_BRIEF:_
In the webfetch tool specification, where does truncation cut the output?

*** EXCERPTED PASSAGE Section Begins ***

Large web pages can produce Markdown that exceeds the AI model’s context window. The tool supports output truncation:

  • Default limit: 50,000 characters (configurable)
  • Truncation happens at a paragraph/block boundary (not mid-sentence)
  • Truncated output ends with \n\n[Content truncated at {limit} characters]
  • The AI model can request a higher or lower limit via the max_length parameter

Tool Definition

Field Value
Name webfetch
Description Fetch a web page and return its content as Markdown
Parameters url (string, required): The URL to fetch
  max_length (integer, optional): Maximum output length in characters. Default: 50000
Required Permissions INTERNET
Timeout 30 seconds
Returns Markdown string of the page content, or error object

User Interaction Flow

1. User: "What does the Jsoup homepage say?"
2. AI calls webfetch(url="https://jsoup.org")
3. WebfetchTool:
   a. Fetches HTML via OkHttpClient
   b. Parses with Jsoup
   c. Extracts main content area
   d. Converts to Markdown via HtmlToMarkdownConverter
   e. Truncates if needed
4. AI receives clean Markdown, summarizes for the user
5. Chat shows the webfetch tool call result

Acceptance Criteria

Must pass (all required):

  • webfetch tool is registered as a Kotlin built-in tool in ToolRegistry
  • The JS webfetch.js and webfetch.json are removed from assets/js/tools/
  • Same tool name (webfetch) and same required parameter (url)

*** EXCERPTED PASSAGE Section Ends ***
*** MATERIAL SUPPLIED Section Begins ***

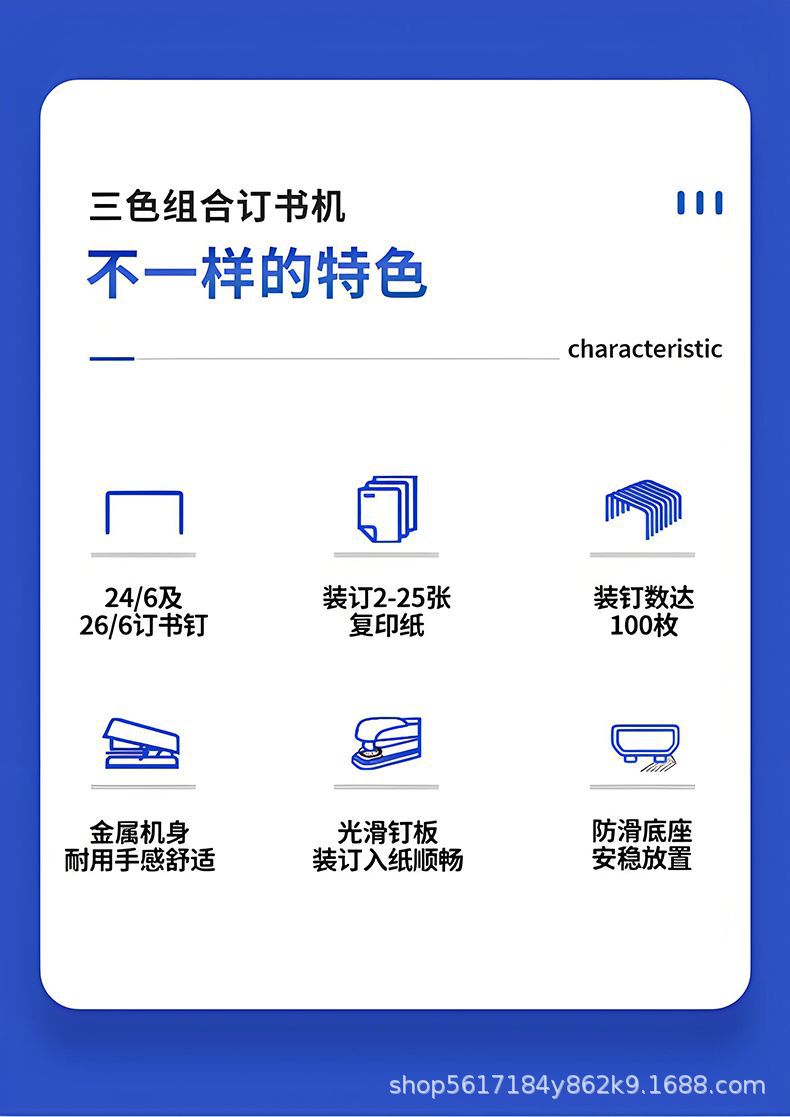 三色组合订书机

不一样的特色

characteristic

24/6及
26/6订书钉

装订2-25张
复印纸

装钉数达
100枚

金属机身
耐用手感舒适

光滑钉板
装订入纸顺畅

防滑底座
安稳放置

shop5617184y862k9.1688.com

*** MATERIAL SUPPLIED Section Ends ***
*** MATERIAL SUPPLIED Section Begins ***

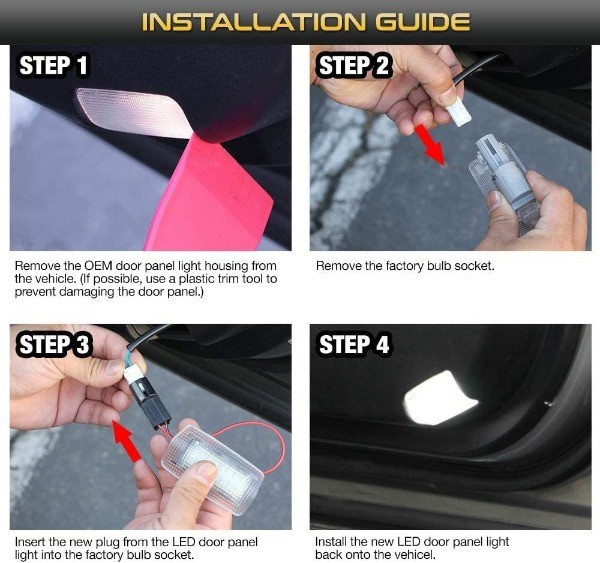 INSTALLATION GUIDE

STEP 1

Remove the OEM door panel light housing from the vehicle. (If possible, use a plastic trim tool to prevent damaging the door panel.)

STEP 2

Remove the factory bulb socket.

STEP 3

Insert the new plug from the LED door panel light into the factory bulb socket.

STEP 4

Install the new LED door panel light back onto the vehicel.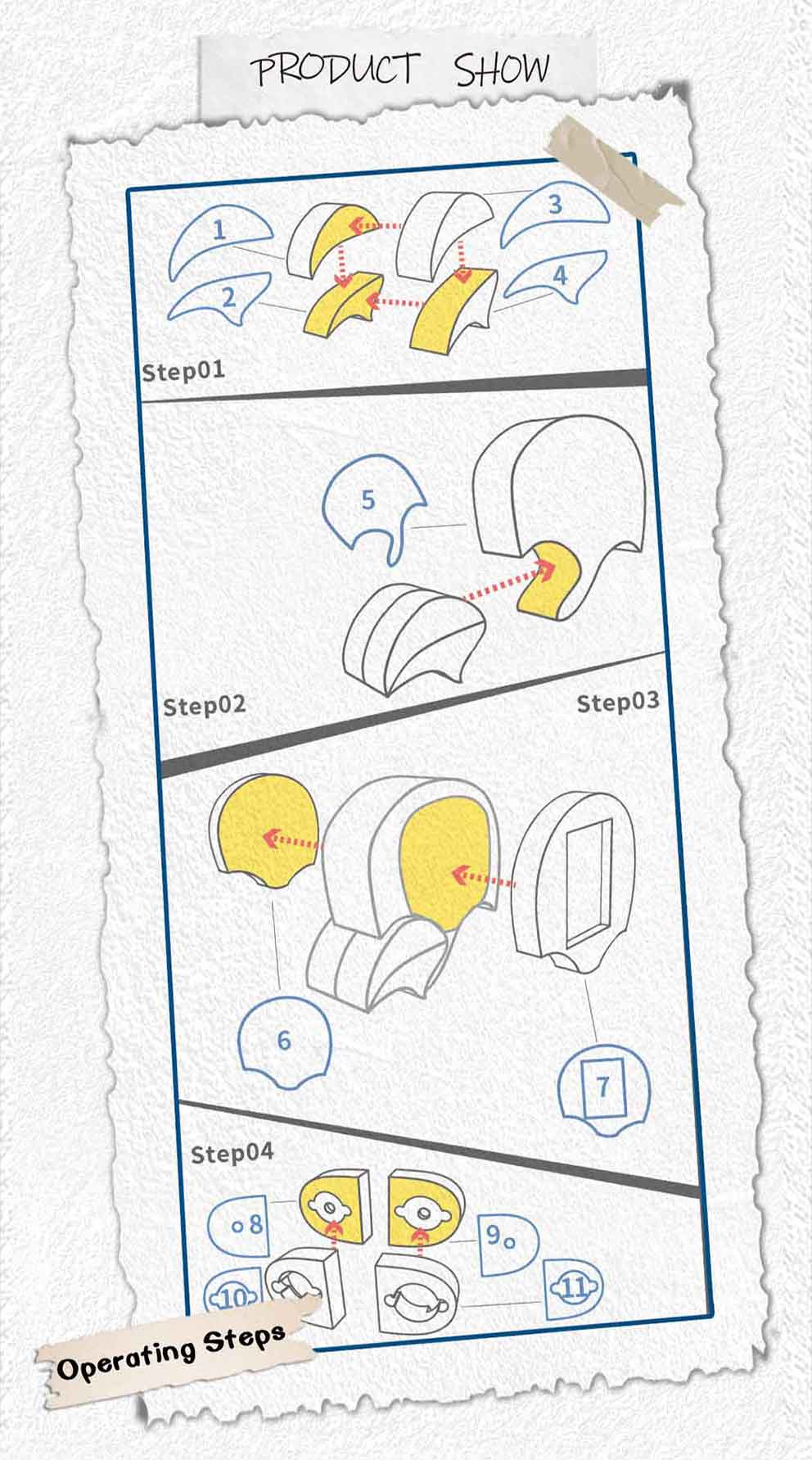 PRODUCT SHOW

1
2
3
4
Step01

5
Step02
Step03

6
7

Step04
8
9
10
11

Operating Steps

*** MATERIAL SUPPLIED Section Ends ***

_YOUR SOLUTION:_
At a paragraph or block boundary, not mid-sentence.